■ Work instructions:
(a) Decide whether each statement agrees with the text about brewing with a Wyeast blend: (i) Oxygenating the wort at pitching is recommended. (ii) Pitching at a lower temperature yields a less sour beer. (iii) The cherries came from Klug farms. For each, answer yes or no and quote the deciding words.
(b) Carry on the text about brewing with a Wyeast blend, starting after its final sentence.

■ Document extract:
%%

Rather than simply guess, I decided to shoot a quick email to Wyeast; Jess Caudill got back to me with some helpful information about the blend, which I'll summarize below:

  • keeps the IBUs below 15; the l.brevis is more hop tolerant than other strains, but will still be inhibited by higher rates of hopping.
  • don't oxygenate at pitching; this will give the bacteria a head start.
  • pitch between 80-85; this will again let the lactobacillus thrive before the sacchromyces ferments all the available sugars; pitching at a lower temperature will result in a less sour beer.
  • the blend is designed to produce a drinkable beer in 6-8 weeks; oak accordingly.
I was still a bit worried about what the yeast would do if pitched at such a high temperature, but Jess assured me that they had selected a strain would still be quite clean in this range.

The blurb on the website also mentioned that this blend would provide an excellent base for blending with fruit in secondary.  At about the time I was brewing this beer, the local farmer's market had lots of tart and sweet cherries from Klug farms.  One rainy Saturday in early July I split a large box with a friend (she doesn't brew, but we both wanted to make cherry preserves as well), and froze what I had left in vacuum sealed bags.

%%

■ Data records:
%%

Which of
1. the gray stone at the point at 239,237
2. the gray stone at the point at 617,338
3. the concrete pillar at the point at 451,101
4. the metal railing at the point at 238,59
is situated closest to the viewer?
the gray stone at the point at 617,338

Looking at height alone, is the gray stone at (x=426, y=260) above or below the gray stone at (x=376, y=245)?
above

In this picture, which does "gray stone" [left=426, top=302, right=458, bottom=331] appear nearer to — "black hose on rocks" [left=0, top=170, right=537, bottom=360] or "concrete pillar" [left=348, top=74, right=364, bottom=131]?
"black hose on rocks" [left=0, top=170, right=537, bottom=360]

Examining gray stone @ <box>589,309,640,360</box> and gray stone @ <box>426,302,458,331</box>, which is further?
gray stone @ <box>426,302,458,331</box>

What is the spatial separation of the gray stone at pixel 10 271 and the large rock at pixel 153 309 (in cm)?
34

%%
%%

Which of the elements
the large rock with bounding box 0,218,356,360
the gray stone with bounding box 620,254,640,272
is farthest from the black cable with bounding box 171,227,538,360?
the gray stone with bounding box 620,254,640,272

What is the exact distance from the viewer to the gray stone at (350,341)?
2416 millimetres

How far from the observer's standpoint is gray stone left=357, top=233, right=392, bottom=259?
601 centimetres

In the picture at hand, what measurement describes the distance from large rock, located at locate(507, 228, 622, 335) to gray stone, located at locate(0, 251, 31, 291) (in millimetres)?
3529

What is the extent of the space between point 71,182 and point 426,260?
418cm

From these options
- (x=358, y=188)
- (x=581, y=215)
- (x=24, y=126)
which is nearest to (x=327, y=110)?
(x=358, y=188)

%%

■ Outputs in order:
(a)
(i) No: "don't oxygenate at pitching; this will give the bacteria a head start."
(ii) Yes: "pitching at a lower temperature will result in a less sour beer."
(iii) Yes: "lots of tart and sweet cherries from Klug farms."

(b)
For the brew itself, I decided to use Jamil Zainasheff's Oud Bruin recipe from Brewing Classic Styles.  The day went quite smoothly (although I missed by gravity by several points, a pattern I'm noticing on these higher gravity beers). In the end I elected to pitch in the mid-70s and let the beer free-rise into the 80s (which probably happened early in fermentation given the temperatures in my brew closet); I reasoned that I was going to add cherries anyway, which would increase the acidity, so there was less reason to maximize it from the start.

Today, about 2 and half weeks after pitching, I transferred the beer onto a 5-6 lb blend of tart and sweet cherries (remember, I do 3 gallon batches, so this is about 2lbs/gallon).  I had a fair bit left over, which I transferred to jugs with the intention of using it to dose some other beers (like the Keeping Porter I brewed last week) with the lactobacillus brevis.

The beer was only at 1.019 (down from 1.062), with a pH of 3.81.  It tasted fairly sour, with some fruity sweetness behind it; fairly rough around the edges, which is unsurprising given how young it is. Since I haven't been tracking fermentation, I have no idea if its stuck or if its just slowed down.  It wouldn't surprise me if the yeast gave up because of the acidity and alcohol; perhaps the lactobacillus will continue to slowly lower the gravity, but I suspect it will also be inhibited by the rising alcohol levels.  This, presumably, is how the blend can produce a drinkable beer in 6-8 weeks.  My only concern is that since I didn't take any steps to treat the cherries beyond freezing and defrosting them, adding them might inoculate the beer with a wild yeast strain that will prolong fermentation.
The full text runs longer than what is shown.